> Required tasks:
1. Write out the passage of the forum post about the 91 NX2k that runs from "NO rust....ANYWHERE. body" up to and including "on order lol.".
2. Carry on the forum post about the 91 NX2k, starting after its last line.

> Source text:
⟨

# 91 NX2k



## RBI*04 (Sep 10, 2004)

just bought this bad boy a couple weeks ago.

91, white, autotragic, 150k, all stock except slipon muffler.

NO rust....ANYWHERE. body is clean. paint WAS maaco, till i spent the better part of two days bringing it back to life (pics dont do WHITE justice...its a night and day difference). interior is clean, just needs all the painted shit to be replaced (my b13 will be the parts car for this....if i can find all the pieces)

the engine is shot, and the car had been sitting for nearly 5 years when i picked it up for cheap. only mods ive done so far are: red side marker lenses all around (yes, im such a ricer) and put prothane inserts on order lol.









...day one. sitting next to the b13








...OMGttops?!?!! ya rly!

⟩

> Dataset excerpts:
⟨

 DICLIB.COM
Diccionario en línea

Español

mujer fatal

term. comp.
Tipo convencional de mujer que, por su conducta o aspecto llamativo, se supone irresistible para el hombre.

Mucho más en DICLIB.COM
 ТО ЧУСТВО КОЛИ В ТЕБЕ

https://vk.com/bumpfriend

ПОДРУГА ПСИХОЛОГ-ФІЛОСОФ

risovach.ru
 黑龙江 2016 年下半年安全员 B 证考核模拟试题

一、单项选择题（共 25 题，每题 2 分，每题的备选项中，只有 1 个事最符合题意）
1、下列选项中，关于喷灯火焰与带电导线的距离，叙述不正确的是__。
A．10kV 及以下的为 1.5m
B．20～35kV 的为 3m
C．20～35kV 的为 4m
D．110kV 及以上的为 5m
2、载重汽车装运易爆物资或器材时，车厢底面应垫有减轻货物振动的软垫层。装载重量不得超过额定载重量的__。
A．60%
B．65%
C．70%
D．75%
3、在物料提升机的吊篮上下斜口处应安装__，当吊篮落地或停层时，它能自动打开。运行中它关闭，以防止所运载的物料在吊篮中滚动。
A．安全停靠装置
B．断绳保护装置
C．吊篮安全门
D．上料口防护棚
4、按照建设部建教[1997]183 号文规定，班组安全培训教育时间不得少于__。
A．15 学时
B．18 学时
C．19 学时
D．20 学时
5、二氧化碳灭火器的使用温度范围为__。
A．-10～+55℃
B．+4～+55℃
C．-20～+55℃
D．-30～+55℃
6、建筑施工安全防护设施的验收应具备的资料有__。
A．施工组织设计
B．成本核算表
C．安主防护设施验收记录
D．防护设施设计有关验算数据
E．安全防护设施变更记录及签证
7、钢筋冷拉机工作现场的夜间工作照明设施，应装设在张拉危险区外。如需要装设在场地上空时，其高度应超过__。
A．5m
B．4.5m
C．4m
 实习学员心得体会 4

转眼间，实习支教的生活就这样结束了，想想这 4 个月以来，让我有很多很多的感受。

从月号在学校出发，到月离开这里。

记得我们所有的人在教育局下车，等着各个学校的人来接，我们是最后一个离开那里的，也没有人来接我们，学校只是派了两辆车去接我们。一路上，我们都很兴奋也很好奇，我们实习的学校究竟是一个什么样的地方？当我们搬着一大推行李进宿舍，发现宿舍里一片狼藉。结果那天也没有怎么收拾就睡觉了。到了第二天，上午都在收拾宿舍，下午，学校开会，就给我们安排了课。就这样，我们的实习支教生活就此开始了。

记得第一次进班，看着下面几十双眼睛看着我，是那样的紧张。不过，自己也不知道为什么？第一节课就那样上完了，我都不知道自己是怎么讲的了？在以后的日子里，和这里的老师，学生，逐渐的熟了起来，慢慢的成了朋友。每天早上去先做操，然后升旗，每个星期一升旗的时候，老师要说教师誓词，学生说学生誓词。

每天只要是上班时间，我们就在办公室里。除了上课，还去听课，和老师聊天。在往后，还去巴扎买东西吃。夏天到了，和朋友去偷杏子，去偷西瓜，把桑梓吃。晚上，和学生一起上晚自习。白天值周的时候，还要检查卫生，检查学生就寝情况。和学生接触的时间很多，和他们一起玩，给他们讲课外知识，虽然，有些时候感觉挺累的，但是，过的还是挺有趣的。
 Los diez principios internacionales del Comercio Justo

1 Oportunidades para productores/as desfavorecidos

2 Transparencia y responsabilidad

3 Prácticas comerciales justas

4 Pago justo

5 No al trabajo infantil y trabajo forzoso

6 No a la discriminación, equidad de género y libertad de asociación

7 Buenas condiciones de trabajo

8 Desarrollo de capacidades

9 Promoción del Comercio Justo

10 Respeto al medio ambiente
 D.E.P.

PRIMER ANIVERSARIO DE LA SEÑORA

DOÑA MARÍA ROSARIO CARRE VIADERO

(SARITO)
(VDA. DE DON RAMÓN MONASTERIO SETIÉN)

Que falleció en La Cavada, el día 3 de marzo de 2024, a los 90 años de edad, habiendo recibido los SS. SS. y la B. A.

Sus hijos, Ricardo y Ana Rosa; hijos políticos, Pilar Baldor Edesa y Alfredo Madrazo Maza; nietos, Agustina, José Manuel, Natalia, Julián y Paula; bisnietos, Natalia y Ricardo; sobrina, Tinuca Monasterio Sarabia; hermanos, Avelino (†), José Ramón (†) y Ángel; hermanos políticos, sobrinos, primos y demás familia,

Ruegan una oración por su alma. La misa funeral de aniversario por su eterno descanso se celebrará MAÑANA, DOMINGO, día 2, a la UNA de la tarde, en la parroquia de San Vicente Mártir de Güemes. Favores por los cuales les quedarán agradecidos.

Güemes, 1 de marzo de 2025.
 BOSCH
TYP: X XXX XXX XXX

⟩

> Answers to the problems:
1.
NO rust....ANYWHERE. body is clean. paint WAS maaco, till i spent the better part of two days bringing it back to life (pics dont do WHITE justice...its a night and day difference). interior is clean, just needs all the painted shit to be replaced (my b13 will be the parts car for this....if i can find all the pieces)

the engine is shot, and the car had been sitting for nearly 5 years when i picked it up for cheap. only mods ive done so far are: red side marker lenses all around (yes, im such a ricer) and put prothane inserts on order lol.

2.
...engine shot:day one. this is the only part of the car where youll see a big difference








...my red marker mod ) the b13 now has amber all around








...as of tonight. the paint looks and feels wet as water, i put a towel on the hood and it slid right on the floor...compared to the sandpaper feel on day one








....*HOW-TO: engine swap:* disconnect everything and make the engine bay look like a mess. DONE!








...interior....needs a little work and cleaning. other wise in fairly good shape.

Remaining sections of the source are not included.